If hospices routinely misuse terminal sedation on most of their patients, then it is my belief that licensed nurses may be completely unnecessary.  Standards of care may become unnecessary.  All that would be needed is for patients to take large doses of sedatives and narcotics without any medical justification.

Hospice "techs" could be hired to do the terminal sedating and hospice corporations can maximize their profits or revenue stream.  Why bother with real palliative care?  Why bother hiring experienced palliative care nurses or doctors?  Why bother providing the type of care which is at the heart of hospice since its beginning?  Those who practice euthanasia (even slow euthanasia such as the misuse of terminal sedation)  under the radar without calling it "killing" don't really care about palliative care and the patients or their families.  They don't care that most terminally ill and their families believe that every month, week and day ... even every moment the terminally ill patient is still alive is precious and to be valued and remembered.

Hospices that violate the sanctity of the patient's and family's trust by terminally sedating a patient without consent or against his or her will are doing the greatest damage to the hospice industry itself, because the families of the dying remember forever what happened in their hospice experience.

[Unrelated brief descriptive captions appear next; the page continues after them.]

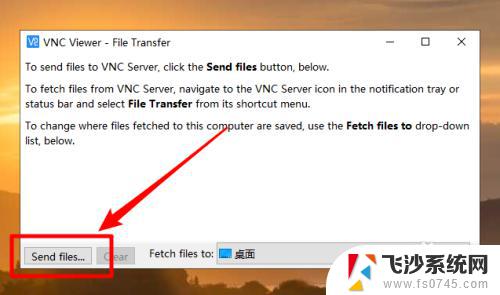 怎么把vnc里面的文件传到自己的电脑里 VNC如何传输文件
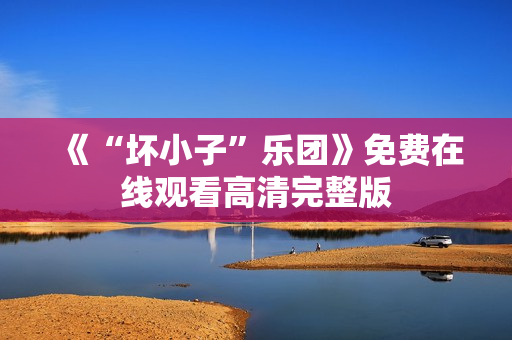 《“坏小子”乐团》免费在线观看高清完整版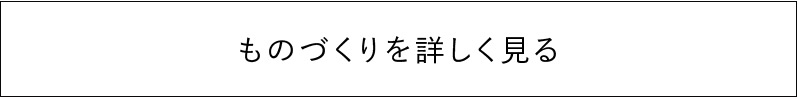 ものづくりを詳しく見る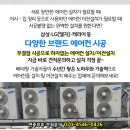 백양공업사 이미지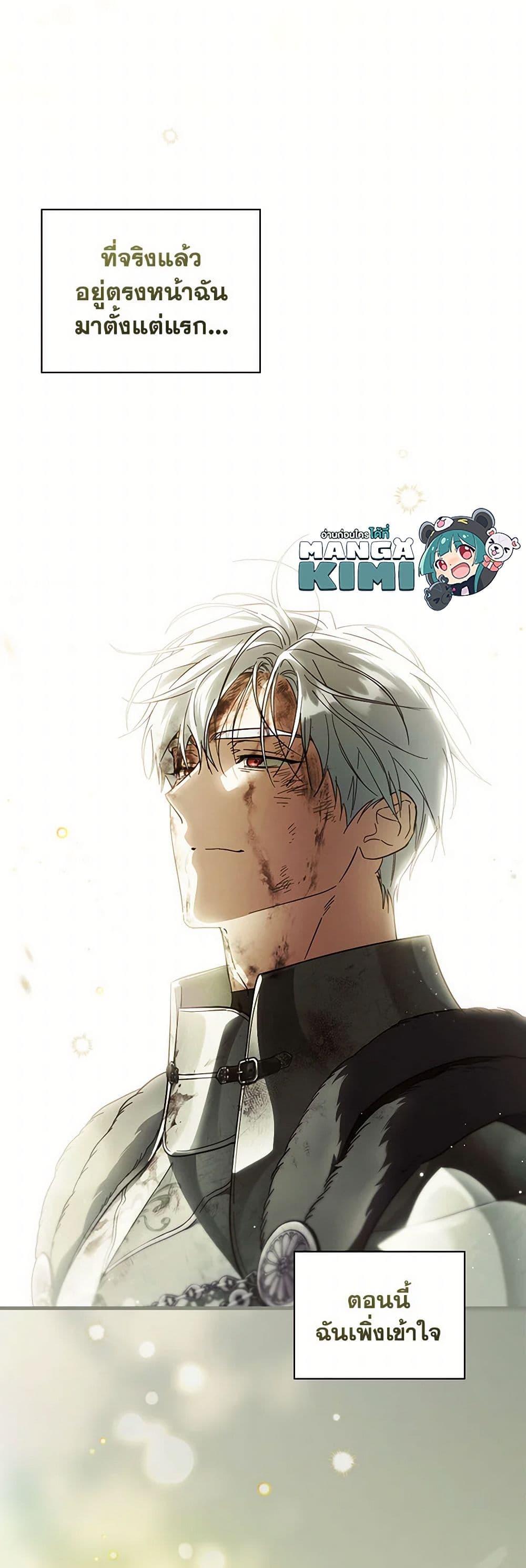 Manga-lc-com อ่านมังงะ อ่านการ์ตูน ออนไลน์ ฟรี How to Get My Husband on My Side ตอนที่ 1 2 3 4 5 6 7 8 9 10 11 12 13 14 ฟรี ไม่มีโฆษณา Manga-lc - อ่าน มังงะ อ่าน การ์ตูน ออนไลน์ อ่านมังงะ ฟรี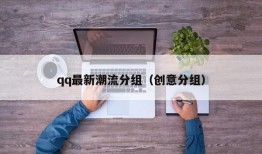 qq最新潮流分组（创意分组）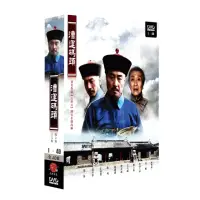 在飛比找momo購物網優惠-【弘恩影視】大陸劇_漕運碼頭 DVD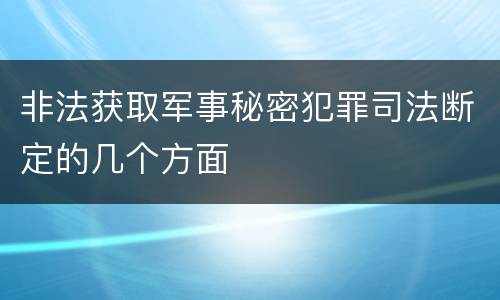 非法获取军事秘密犯罪司法断定的几个方面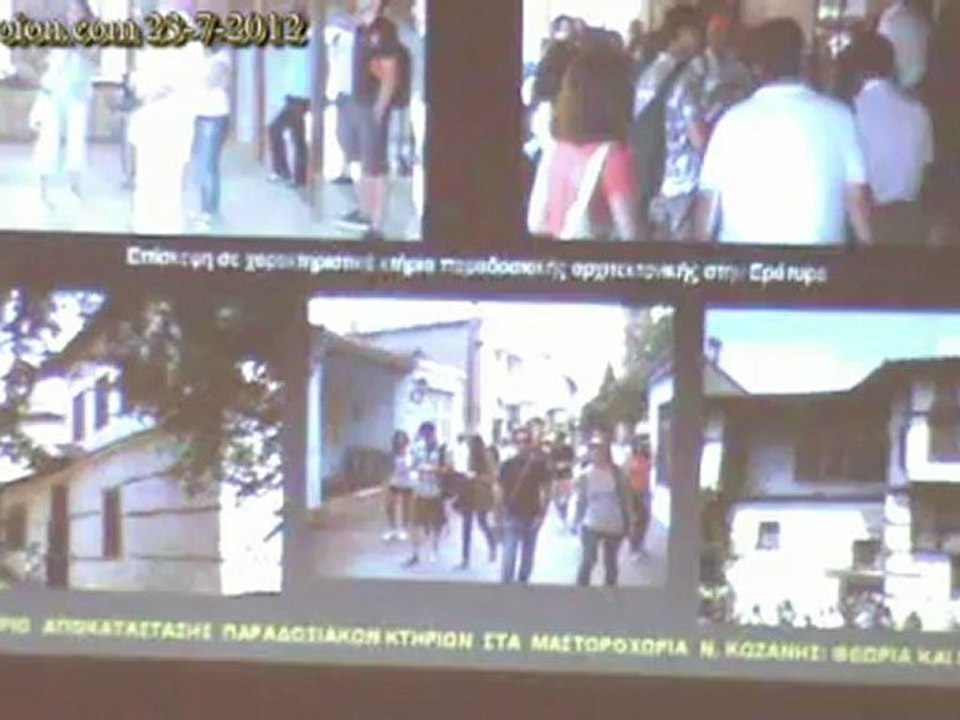 Tovoion News Channel 3ο ΕΡΓΑΣΤΗΡΙΟ ΑΠΟΚΑΤΑΣΤΑΣΗΣ ΚΤΗΡΙΩΝ ΣΤΟΝ ΠΕΝΤΑΛΟΦΟ ΒΟΪΟΥ 2012β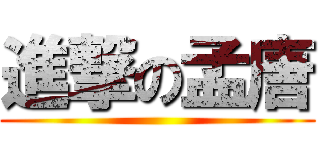 進撃の孟唐 ()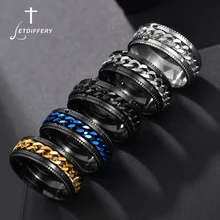 Letdiffery, панк, 8 мм, прядильная цепь, для мужчин, вращающееся кольцо, черный, синий цвет, нержавеющая сталь, вращающийся, крутые ювелирные изделия, вечерние, подарок, Anel Alliance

These families who are betrayed by hospice staff will never use hospice services again, and that bitterness extends to the hundreds of others in their extended family.  If hospices want greater utilization of their services; if the federal and state government want greater utilization of hospice services (and they do in order to save billions of health care budget dollars) they urgently need to re-evaluate the perversion and routine misuse of terminal sedation.  Hospices need to return to the standards of care that made hospice so well respected by those who were well served by hospice!

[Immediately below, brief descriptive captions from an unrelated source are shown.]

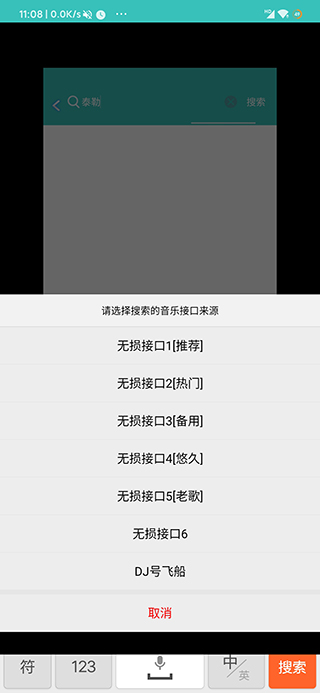 仙乐音乐app怎么下载歌曲3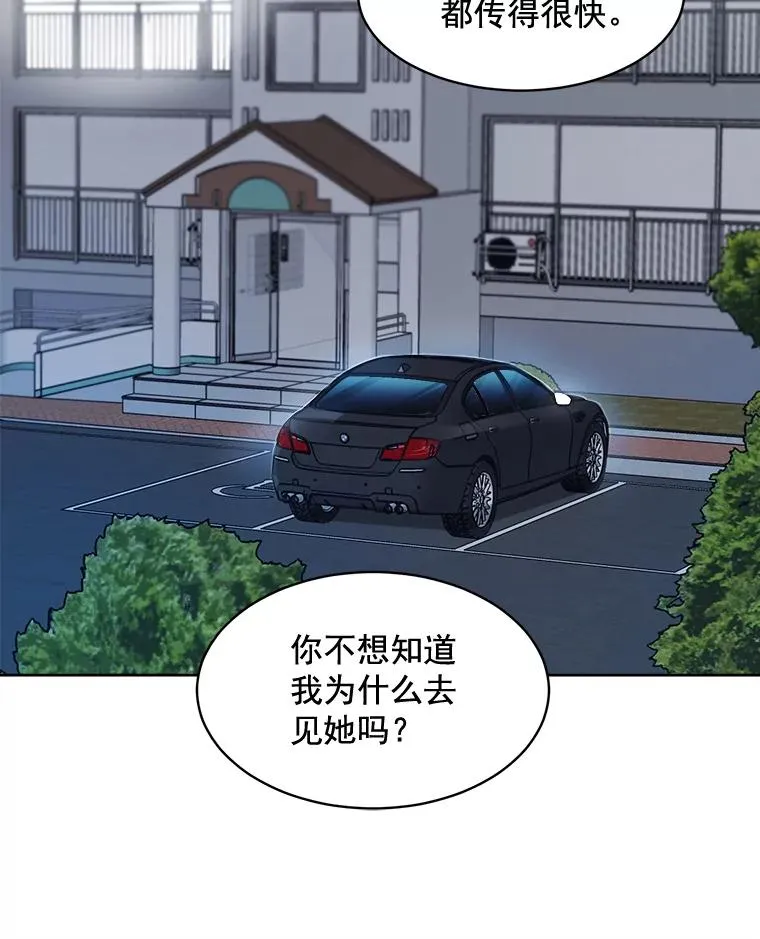 42.毕竟人生只有一次 第42页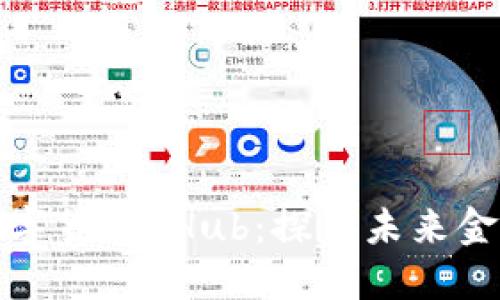 如何理解数字货币 Hub：探索未来金融的新趋势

Hospice at its best is at risk for becoming hospice at its worst: simply a death mill where death is imposed upon the patient before the terminal illness would naturally take the patient's life.  Hospice nurses and physicians should think well about where the encouragement to use terminal sedation is coming from.  Perhaps it is coming from those who wish to minimize expenditures for hospice services:  the HMOs, or even federal or state budgetary concerns.  It certainly doesn't come from a place of respect for the patient and their family!

Hospices: beware of the direction you take, because the wrong road will only destroy the very essence of hospice along with its reputation and its mission!